Forum Moderators: DixonJones

Message Too Old, No Replies

.htaccess - How to ban from a specific site?

         

kapow

12:43 pm on Oct 10, 2003 (gmt 0)

WebmasterWorld Senior Member 10+ Year Member



My sites all have dozens of referrals from who*is.sc
I believe these are spam/harvester related (because there are so many).

What do I put into .htaccess to ban anything from one site?

Note: I havn't attempted the 'almost perfect ban list thing' (not sure of the WebmasterWorld url) as I'm new to banning. Will get round to studying the subject in future.

Robert Charlton

5:14 am on Oct 11, 2003 (gmt 0)

WebmasterWorld Administrator 10+ Year Member Top Contributors Of The Month



I havn't attempted the 'almost perfect ban list thing' (not sure of the WebmasterWorld url)

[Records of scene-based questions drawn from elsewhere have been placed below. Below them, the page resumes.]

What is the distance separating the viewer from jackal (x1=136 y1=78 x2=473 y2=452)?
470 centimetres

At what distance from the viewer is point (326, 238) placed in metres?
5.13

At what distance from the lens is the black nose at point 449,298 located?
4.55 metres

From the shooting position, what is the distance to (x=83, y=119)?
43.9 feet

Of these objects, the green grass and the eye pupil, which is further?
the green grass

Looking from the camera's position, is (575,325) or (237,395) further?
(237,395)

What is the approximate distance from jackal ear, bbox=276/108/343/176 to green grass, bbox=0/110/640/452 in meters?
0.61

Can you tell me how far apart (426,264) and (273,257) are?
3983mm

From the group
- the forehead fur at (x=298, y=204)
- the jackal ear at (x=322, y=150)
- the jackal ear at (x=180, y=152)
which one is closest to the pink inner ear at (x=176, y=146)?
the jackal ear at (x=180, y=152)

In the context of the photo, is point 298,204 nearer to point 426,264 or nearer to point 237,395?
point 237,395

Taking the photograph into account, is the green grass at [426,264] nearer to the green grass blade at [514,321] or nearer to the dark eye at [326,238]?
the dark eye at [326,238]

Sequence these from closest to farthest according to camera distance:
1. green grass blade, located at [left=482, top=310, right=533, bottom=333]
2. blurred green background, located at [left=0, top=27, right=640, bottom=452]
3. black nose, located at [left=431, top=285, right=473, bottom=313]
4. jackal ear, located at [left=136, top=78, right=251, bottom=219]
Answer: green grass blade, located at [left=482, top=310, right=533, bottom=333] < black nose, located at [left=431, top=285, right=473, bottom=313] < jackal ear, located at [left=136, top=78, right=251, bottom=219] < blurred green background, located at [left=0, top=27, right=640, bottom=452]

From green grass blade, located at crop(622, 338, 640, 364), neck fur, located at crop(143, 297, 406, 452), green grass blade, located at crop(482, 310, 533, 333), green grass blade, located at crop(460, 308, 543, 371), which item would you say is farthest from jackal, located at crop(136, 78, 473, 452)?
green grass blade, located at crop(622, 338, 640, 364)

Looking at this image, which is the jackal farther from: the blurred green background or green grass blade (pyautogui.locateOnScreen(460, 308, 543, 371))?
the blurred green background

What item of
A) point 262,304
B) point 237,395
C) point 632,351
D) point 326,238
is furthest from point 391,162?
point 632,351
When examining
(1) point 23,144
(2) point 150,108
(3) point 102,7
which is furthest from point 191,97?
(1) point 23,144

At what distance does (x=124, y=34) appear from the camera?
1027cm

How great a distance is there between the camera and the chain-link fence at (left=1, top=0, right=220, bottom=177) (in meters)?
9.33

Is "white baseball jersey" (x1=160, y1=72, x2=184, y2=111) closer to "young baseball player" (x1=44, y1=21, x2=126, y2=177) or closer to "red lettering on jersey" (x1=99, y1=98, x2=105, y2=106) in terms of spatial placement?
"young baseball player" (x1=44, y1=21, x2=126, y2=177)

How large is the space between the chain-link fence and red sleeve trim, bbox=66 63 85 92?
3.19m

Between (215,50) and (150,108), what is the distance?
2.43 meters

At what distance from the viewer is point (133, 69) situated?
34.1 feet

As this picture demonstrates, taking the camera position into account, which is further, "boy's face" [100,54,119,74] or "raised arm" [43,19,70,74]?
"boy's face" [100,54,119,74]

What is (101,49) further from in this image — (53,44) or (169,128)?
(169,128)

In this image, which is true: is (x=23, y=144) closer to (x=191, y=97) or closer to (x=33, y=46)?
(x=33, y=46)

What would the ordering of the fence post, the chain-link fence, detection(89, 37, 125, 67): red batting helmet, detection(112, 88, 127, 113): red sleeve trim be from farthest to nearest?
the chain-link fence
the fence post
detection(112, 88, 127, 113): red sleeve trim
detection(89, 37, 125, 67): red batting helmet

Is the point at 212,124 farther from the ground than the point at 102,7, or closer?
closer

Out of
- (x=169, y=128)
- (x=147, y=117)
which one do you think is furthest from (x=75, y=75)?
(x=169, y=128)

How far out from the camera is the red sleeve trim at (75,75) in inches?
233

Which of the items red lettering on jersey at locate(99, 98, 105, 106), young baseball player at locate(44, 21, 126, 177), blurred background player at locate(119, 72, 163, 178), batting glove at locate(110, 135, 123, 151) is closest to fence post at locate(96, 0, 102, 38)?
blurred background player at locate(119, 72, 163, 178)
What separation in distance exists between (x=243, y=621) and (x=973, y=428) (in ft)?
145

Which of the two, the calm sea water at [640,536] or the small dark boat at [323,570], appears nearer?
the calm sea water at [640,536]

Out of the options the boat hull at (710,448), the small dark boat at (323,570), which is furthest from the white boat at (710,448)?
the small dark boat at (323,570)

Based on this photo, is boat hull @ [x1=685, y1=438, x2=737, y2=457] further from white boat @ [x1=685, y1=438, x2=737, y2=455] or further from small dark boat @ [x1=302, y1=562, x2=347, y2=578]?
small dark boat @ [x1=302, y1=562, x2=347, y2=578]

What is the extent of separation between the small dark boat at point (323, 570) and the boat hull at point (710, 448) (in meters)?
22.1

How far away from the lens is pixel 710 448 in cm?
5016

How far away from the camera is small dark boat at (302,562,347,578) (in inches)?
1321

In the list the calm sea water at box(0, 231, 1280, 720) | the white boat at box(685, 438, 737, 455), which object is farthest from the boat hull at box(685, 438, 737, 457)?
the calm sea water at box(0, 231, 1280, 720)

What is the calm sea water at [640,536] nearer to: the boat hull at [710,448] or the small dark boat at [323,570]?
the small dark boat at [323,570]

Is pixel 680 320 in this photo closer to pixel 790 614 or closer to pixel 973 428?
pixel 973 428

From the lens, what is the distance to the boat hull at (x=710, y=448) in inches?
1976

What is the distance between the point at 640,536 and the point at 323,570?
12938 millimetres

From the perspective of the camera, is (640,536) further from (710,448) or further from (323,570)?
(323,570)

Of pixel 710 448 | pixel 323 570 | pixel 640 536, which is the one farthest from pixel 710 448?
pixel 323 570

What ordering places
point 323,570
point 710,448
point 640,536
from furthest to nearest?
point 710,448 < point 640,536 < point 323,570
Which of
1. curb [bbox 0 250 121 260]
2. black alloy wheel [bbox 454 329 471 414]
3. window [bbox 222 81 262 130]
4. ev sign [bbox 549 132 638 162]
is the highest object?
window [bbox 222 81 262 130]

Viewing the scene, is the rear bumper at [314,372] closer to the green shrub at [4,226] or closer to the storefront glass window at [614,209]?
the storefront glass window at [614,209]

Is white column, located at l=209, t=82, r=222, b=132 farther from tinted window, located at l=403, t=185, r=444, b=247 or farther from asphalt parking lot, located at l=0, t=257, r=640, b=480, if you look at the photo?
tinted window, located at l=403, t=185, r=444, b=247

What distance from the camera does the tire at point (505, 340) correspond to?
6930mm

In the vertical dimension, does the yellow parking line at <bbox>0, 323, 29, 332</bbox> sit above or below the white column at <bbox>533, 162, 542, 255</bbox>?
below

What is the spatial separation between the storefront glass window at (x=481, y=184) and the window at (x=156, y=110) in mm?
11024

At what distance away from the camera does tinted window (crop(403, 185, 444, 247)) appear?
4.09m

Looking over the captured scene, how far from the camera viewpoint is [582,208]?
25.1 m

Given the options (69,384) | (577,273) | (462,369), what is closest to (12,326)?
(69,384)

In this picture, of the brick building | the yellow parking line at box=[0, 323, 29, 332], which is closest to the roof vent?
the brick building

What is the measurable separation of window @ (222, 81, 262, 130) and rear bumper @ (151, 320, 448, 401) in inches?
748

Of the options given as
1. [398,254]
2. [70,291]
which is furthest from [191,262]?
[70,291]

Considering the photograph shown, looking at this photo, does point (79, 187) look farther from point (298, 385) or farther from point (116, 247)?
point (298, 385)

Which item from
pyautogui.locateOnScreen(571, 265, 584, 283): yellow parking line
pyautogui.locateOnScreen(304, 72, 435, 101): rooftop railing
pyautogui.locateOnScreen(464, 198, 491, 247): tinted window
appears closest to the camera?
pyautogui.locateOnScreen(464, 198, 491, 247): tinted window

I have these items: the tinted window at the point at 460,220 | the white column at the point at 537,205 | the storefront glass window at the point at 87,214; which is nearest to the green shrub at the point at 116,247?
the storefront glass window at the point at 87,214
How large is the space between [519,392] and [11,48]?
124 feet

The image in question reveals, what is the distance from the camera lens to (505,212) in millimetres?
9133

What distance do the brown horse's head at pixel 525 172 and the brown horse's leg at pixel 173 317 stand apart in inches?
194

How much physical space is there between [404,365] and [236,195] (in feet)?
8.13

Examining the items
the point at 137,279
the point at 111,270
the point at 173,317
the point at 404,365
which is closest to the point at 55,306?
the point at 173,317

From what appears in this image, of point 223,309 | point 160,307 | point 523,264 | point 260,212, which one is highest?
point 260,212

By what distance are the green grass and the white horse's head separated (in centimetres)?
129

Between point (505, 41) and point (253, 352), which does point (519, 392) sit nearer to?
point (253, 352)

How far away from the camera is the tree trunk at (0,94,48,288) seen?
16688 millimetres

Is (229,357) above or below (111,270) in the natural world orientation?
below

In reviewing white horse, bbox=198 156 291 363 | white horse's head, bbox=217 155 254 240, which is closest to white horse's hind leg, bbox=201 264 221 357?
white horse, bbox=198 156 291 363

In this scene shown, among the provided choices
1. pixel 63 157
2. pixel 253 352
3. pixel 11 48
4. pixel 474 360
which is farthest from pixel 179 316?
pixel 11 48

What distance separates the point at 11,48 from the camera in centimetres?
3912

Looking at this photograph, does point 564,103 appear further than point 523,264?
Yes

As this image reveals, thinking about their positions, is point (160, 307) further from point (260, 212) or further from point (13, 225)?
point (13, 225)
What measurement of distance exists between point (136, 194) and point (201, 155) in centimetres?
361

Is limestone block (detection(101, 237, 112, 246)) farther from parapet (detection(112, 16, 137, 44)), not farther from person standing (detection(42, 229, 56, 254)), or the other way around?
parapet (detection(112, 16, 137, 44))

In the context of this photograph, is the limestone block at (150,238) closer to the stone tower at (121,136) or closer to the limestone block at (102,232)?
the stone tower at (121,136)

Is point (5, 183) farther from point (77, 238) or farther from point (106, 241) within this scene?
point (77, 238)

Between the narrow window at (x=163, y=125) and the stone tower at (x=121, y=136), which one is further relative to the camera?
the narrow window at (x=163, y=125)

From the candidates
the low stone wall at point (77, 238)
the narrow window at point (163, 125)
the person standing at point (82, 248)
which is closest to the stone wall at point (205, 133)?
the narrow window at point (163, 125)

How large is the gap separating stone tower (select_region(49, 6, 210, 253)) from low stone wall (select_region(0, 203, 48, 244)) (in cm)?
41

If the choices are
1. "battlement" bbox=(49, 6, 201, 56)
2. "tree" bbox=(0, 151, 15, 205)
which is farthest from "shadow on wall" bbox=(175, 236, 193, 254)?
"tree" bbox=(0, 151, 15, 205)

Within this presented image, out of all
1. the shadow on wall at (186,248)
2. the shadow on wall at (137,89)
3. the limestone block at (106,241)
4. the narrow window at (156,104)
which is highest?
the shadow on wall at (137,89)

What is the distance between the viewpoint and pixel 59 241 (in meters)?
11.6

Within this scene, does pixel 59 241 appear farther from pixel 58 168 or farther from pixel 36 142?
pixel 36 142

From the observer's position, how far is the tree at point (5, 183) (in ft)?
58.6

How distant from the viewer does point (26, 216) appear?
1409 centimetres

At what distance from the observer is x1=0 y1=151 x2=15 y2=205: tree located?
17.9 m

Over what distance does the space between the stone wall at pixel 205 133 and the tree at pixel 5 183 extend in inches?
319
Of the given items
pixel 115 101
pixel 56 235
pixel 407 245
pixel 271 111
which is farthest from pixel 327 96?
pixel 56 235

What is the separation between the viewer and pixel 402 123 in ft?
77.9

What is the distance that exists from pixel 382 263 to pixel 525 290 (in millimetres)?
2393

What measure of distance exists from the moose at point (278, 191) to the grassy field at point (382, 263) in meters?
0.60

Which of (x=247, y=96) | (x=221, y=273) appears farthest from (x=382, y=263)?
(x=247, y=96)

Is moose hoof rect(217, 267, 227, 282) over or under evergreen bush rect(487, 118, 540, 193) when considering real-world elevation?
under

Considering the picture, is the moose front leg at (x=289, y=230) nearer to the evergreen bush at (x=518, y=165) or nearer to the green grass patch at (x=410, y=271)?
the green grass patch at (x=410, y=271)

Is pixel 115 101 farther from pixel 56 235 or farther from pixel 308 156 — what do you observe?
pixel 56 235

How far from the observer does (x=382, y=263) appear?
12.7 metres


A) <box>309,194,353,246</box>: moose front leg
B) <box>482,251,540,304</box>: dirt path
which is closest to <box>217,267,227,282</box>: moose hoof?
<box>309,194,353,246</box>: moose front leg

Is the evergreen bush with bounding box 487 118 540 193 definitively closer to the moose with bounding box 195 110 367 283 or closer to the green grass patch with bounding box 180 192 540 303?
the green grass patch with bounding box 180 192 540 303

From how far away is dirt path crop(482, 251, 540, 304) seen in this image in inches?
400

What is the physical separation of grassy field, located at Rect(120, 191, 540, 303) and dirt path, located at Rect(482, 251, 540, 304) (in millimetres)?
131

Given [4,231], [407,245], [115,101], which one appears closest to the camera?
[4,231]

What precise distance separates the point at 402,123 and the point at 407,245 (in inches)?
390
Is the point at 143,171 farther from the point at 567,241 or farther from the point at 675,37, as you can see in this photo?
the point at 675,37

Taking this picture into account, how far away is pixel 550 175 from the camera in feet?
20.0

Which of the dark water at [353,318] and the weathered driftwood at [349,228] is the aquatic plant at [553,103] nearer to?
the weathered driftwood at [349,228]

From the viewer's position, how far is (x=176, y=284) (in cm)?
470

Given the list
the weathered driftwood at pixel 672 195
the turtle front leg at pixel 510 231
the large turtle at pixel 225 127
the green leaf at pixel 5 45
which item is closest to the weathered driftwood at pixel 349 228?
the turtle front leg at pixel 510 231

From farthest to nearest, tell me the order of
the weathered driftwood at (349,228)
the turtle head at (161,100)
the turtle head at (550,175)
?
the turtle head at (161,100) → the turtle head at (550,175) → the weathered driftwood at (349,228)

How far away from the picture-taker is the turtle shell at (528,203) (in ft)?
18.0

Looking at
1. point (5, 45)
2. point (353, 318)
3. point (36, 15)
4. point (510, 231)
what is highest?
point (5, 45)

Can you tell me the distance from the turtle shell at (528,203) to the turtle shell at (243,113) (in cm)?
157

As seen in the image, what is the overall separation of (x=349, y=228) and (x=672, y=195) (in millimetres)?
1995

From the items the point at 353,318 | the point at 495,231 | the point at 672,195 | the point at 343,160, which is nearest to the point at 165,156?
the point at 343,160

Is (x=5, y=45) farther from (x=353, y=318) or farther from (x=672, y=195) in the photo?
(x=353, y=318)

kapow - I haven't tried the perfect ban list thing either, but I remembered this link to the Updated Robots list from the current WebmasterWorld home page:

[webmasterworld.com...]

There's a forum (forum 11) dedicated to Spider Identification that might give you a better answer than here.

fiestagirl

8:02 pm on Oct 12, 2003 (gmt 0)

10+ Year Member



Try here for info on what it is.

[webmasterworld.com...]
[webmasterworld.com...]

claus

9:49 pm on Oct 12, 2003 (gmt 0)

WebmasterWorld Senior Member 10+ Year Member



The ban's pretty trivial, should you desire it:

RewriteEngine on 
RewriteCond %{HTTP_REFERRER} who\*is\.sc [NC]
RewriteRule .* - [F]

The asterisk is a special character and so is the dot, that's why both must be escaped using "\".

If you already have the RewriteEngine on, don't include it again.

bird

11:04 pm on Oct 12, 2003 (gmt 0)

WebmasterWorld Senior Member 10+ Year Member



If I understand you correctly, then the site you're getting those referrals from is perfectly harmless. In fact, the owner of that site is a valued member here...

What probably happens is that people are interested in your domain names, or similar names. They can search for those on that site, and then click on a link to get to the respective site for each domain (if one exists).

I'm not quite sure why you's want to block those visitors, just because they went there first. It's trivial for them to circumvent your block, and I don't see how their visit can do you any harm.

The asterisk is a special character and so is the dot, that's why both must be escaped using "\".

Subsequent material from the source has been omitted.